What is RIPPER Algorithm?


It is a widely used rule induction algorithm called RIPPER. This algorithm scales almost linearly with the several training instances and is especially suited for constructing models from data sets with overloaded class distributions. RIPPER also works well with noisy data sets because it uses a validation set to prevent model overfitting.

RIPPER selects the majority class as its default class and understands the rules for identifying the minority class. For multiclass problems, the classes are series as per their frequencies.

Let (y1 y2...yc) be the ordered classes, where y1is the least frequent class and yc is the most frequent class. During the first iteration, instances that belong to y1 are Iabeled as positive examples, while those that belong to other classes are labeled as negative examples.

The sequential covering approach can be used to produce rules that discriminate among the positive and negative examples. Next, RIPPER extracts rules that distinguish y2 from other remaining classes. This process is repeated until we are left with yc which is designated as the default class.

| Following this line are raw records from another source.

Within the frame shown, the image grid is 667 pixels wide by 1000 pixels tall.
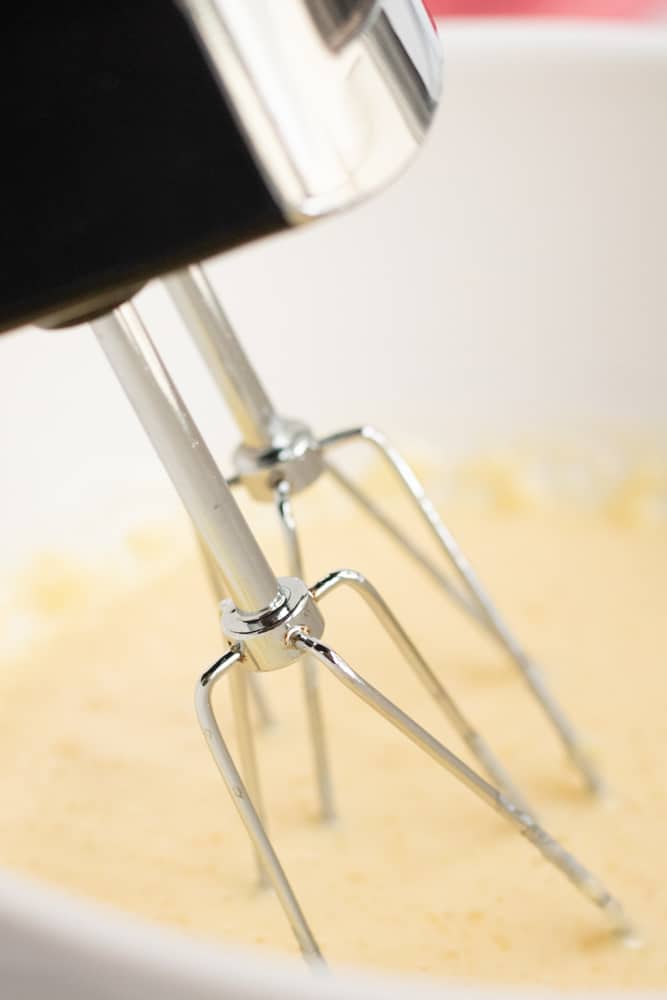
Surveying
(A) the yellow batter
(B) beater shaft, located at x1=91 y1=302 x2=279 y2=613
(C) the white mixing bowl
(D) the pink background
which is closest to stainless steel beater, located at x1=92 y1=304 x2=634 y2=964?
(B) beater shaft, located at x1=91 y1=302 x2=279 y2=613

RIPPER uses a general-to-specific method to increase a rule and the FOIL's data gain measure to select the best conjunct to be inserted into the rule antecedent. It stops inserting conjuncts when the rule begins covering negative instances.

The new rule is pruned depending on its implementation on the validation set. The following metric is computed to determine whether pruning is needed − (p-n)/(p+n),where p(n) is the number of positive (negative) examples in the validation set covered by the rule.

This metric is monotonically related to the rule's accuracy on the validation set. If the metric is enhanced after pruning, therefore the conjunct is eliminated. Pruning is completed starting from the final conjunct inserted to the rule. For example, given a rule ABCD → y, RIPPER checks whether D should be pruned first, followed by CD, BCD, etc. While the initial rule covers only positive instances, the pruned rule can cover several negative instances in the training set.

After making a rule, some positive and negative instances covered by the rule are removed. The rule is then added into the ruleset as long as it does not violate the stopping condition, which is based on the minimum description length principle.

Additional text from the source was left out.